解:
(1) $\because AB=AC,$
$\therefore ∠ B = ∠ C。$
$\because ∠ ADC$是$△ ABD$的外角,
$\therefore ∠ ADC = ∠ B + ∠ BAD,$即$∠ ADE + ∠ CDE = ∠ B + ∠ BAD。$
$\because ∠ B = 40°,$$∠ ADE = 40°,$
$\therefore ∠ CDE = ∠ BAD。$
$\because AB=2,$$DC=2,$
$\therefore AB=DC。$
在$△ ABD$和$△ DCE$中,
$\begin{cases} ∠ BAD = ∠ CDE, \\ AB = DC, \\ ∠ B = ∠ C, \end{cases}$
$\therefore △ ABD ≌ △ DCE \ (\mathrm{ASA})。$
(2) 当$∠ BAD$的度数为$30°$或$60°$时,$△ ADE$是等腰三角形,理由如下:
在$△ ABC$中,$AB=AC,$
$\therefore ∠ B = ∠ C = 40°。$
① 若$AD=AE,$则$∠ AED = ∠ ADE = 40°。$
$\because ∠ AED$是$△ DEC$的外角,
$\therefore ∠ AED = ∠ EDC + ∠ C,$
$\therefore ∠ EDC = 0°,$此时点D、B重合,不符合题意,舍去。
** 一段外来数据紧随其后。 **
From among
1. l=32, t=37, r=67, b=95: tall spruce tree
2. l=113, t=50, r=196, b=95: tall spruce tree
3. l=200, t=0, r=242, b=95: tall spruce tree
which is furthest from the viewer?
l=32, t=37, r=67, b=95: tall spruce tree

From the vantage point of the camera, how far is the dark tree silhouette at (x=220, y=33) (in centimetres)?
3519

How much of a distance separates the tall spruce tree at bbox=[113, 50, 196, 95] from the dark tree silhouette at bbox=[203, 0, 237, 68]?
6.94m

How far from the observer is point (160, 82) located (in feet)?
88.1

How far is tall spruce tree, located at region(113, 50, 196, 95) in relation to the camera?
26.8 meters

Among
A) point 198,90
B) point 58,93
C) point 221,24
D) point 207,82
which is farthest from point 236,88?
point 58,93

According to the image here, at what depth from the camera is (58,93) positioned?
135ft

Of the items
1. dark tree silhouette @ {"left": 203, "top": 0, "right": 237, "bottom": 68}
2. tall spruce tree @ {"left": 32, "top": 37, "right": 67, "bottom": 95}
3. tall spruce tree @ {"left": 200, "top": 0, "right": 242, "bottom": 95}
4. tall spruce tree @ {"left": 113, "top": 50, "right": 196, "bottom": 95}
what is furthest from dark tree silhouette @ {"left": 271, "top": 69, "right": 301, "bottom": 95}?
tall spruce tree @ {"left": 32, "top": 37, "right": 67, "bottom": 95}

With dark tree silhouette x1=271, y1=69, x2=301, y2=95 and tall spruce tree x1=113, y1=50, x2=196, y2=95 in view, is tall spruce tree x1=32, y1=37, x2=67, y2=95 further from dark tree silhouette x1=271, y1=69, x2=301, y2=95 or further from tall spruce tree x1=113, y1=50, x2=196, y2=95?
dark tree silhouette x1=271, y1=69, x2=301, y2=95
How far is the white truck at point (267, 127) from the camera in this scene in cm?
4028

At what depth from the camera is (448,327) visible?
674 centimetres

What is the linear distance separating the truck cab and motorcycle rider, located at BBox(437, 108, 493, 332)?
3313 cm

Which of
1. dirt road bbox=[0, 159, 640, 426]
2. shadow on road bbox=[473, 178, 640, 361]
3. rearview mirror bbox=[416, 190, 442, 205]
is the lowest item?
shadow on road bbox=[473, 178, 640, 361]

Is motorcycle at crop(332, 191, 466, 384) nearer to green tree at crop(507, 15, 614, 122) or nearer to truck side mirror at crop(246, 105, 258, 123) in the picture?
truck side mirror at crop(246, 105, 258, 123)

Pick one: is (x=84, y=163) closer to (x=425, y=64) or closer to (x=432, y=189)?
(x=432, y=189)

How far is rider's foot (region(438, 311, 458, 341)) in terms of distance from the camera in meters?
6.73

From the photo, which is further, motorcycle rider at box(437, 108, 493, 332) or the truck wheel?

② 若$AD=ED,$则$∠ DAE = ∠ DEA = \frac{1}{2}(180° - ∠ ADE) = \frac{1}{2} × (180° - 40°) =70°。$
$\because ∠ AED = ∠ EDC + ∠ C,$
$\therefore ∠ EDC = 30°,$
$\therefore ∠ BAD = ∠ EDC = 30°。$
③ 若$AE=DE,$则$∠ DAE = ∠ ADE = 40°。$
$\because △ ABC$的内角和为$180°,$
$\therefore ∠ BAC = 180° - 2×40° = 100°,$
$\therefore ∠ BAD = 100° - 40° = 60°。$
综上所述,当$∠ BAD$的度数为$30°$或$60°$时,$△ ADE$是等腰三角形。